I have a rebuilt '72 4 synchro/od trans in my '67 B. For 20 years it has performed flawlessly. However, when I took the car out for a drive the other day the od seems to engage sporadically. The od isolation switch was bypassed 15 years ago, being replaced by a power cutout relay that operates when the reverse lights are powered up thus preventing od engaging in reverse. I checked the wiring and I'm getting power to the solonoid all the time when the switch is on. I even drained the 20w50 oil and tried putting ATF in to no avail. I believe that the unit is operating right at the edge of proper pressure, but without the correct gauge and fittings I can only guess what the pressure is. It sometimes engages normally and other times not at all. I'm in a bit of a quandrey as what to pull apart next. The oil and filter were changed only a year ago and the solenoid checks out as being good. RAY
rjm RAY

My only thought went to experience that I had, and it was electrical, which you appear to have eliminated as a possible cause.

My OD cut in and out or would or would not engage at whim. I finally figured out that the wire going to the OD box on transmission was down to just a strand or two of wire left. I replaced wire and it has been fine since. Wire looked fine, but when really getting in there with a light, I finally saw the reduced number of strands being connected.

**STORED RECORDS**
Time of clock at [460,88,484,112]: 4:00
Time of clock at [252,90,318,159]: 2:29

---

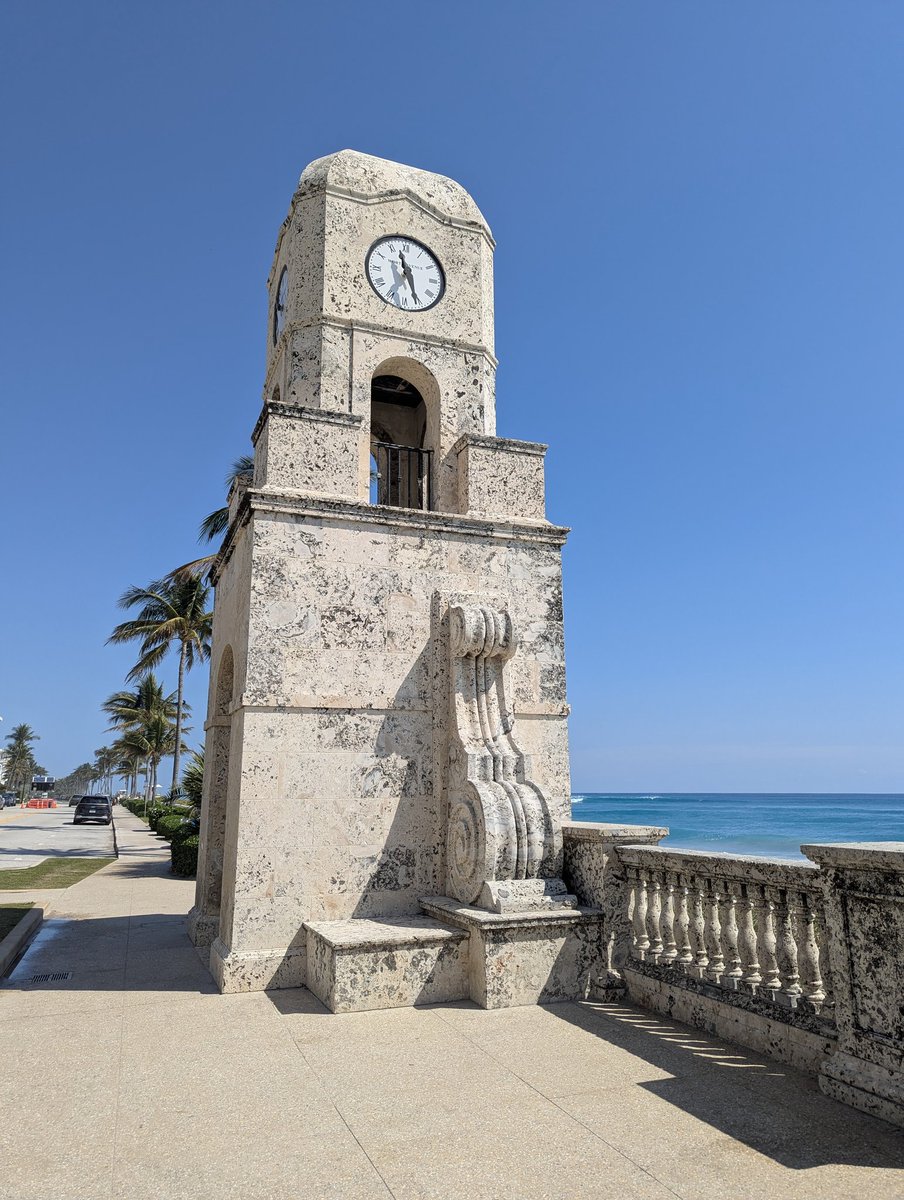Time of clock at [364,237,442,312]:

**SET OF TASKS**
1. Write out the overdrive forum text word for word, from "My only thought" up to and including "strands being connected.".
2. Carry on the overdrive forum text past its final sentence.

**RESULTS OF THE EXERCISE**
1.
My only thought went to experience that I had, and it was electrical, which you appear to have eliminated as a possible cause.

My OD cut in and out or would or would not engage at whim. I finally figured out that the wire going to the OD box on transmission was down to just a strand or two of wire left. I replaced wire and it has been fine since. Wire looked fine, but when really getting in there with a light, I finally saw the reduced number of strands being connected.

2.
Good luck.
R.W Anderson

Mine had a similar problem. Cut the wire back to where it was solid and soldered a new wire in place. No change. RAY
rjm RAY

This is one of those rare occasions when an ammeter in series with the solenoid supply is useful - if you see the correct current (about 800mA) but the ratio hasn't changed then the problem is mechanical or hydraulic. You can remove the solenoid - looking out for the little ball-bearing that should be on the top - and check the plunger is free in the solenoid, and lightly tap the ball onto its seat with a hammer and drift, but other than that you won't really know more until you put a pressure gauge on it 400-420psi at 30mph.

Why on earth did you bypass the lockout? You have simply substituted one identical switch with another, but added more components, wiring and connections to fail and wreck the OD. Using OD in 1st and 2nd is not a good idea, it's not strong enough, Triumphs with OD 2nd had a stronger unit and V8s were restricted to 4th only.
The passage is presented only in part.